Faggin, qui dirige depuis 2011 avec sa femme Elvia la Fondation Federico & Elvia Faggin pour financer des recherches interdisciplinaires sur la nature de la conscience, a développé avec Giacomo Mauro D'Ariano une théorie appelée "Panpsychisme de l'Information Quantique" (QIP). Selon cette théorie, "la conscience n'est pas une propriété émergente du cerveau, et donc de la matière, mais un aspect fondamental de la réalité elle-même : les champs quantiques – qui existent en dehors de l'espace et du temps – sont conscients et dotés de libre arbitre".

"La principale différence entre un être humain et un ordinateur est que chaque cellule humaine possède la connaissance potentielle de l'organisme entier. Chaque cellule est une partie-tout et peut changer, au cours de sa vie, en utilisant la connaissance potentielle du tout. En revanche, un microprocesseur est constitué d' 'interrupteurs' on/off et un interrupteur ne sait rien de l'ensemble", explique l'inventeur du microprocesseur.

Pour Faggin, le principal risque est autre : "Le risque est de continuer à promouvoir l'idée que nous sommes des machines, ce qui est déjà ce que soutient le 'scientisme'. Pour le scientisme, l'être humain est une machine et le libre arbitre n'existe pas, donc la conscience n'a pas de sens".

La responsabilité des géants de la tech : le paradoxe commercial

Un paradoxe troublant émerge : les mêmes entreprises qui développent ces technologies ont un intérêt commercial à les rendre aussi "humaines" que possible. "En fin de compte, ces entreprises reconnaissent que les gens désirent des expériences émotionnelles aussi authentiques que possible. C'est ainsi qu'une entreprise peut inciter les clients à utiliser leurs produits plus fréquemment", note Ajder.

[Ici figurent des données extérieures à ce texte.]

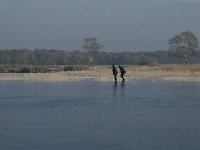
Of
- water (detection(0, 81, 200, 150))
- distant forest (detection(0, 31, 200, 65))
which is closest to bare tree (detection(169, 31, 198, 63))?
distant forest (detection(0, 31, 200, 65))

Mais il y a un prix à payer pour cette authenticité artificielle. Le cas le plus frappant a été la réaction à la récente décision d'OpenAI de remplacer GPT-4o par GPT-5, accueillie par "un cri de douleur et de colère de la part de certains utilisateurs qui avaient noué des relations affectives avec la version de ChatGPT basée sur GPT-4o". Lorsqu'une mise à jour logicielle provoque une réaction de deuil, cela signifie que nous avons franchi un seuil psychologique critique.

Conclusions : naviguer entre Charybde et Scylla

Suleyman qualifie l'arrivée des IA apparemment conscientes d'"inévitable et malvenue", un oxymore qui résume toute la complexité de ce moment historique. Nous sommes piégés dans un dilemme que le progrès lui-même a créé : pour rendre l'intelligence artificielle plus utile, nous la rendons plus humaine, mais ce faisant, nous risquons de perdre de vue ce que signifie être humain.

Comme Ulysse qui s'est fait attacher au mât pour résister au chant des sirènes, nous devrons peut-être prendre des décisions draconiennes avant qu'il ne soit trop tard. La différence, c'est que cette fois, c'est nous qui avons créé les sirènes, et leur chant devient chaque jour plus irrésistible.

Le défi n'est plus de créer des machines pensantes, mais de préserver la pensée humaine à une époque où l'artifice peut sembler plus authentique que le réel. Comme le prévient Faggin : "Il est temps d'arrêter avec ces histoires" qui nous réduisent à des machines, car ce n'est qu'en redécouvrant notre humanité irréductible que nous pourrons naviguer en toute sécurité dans cette mer d'intelligences artificielles qui semblent de plus en plus humaines que nous.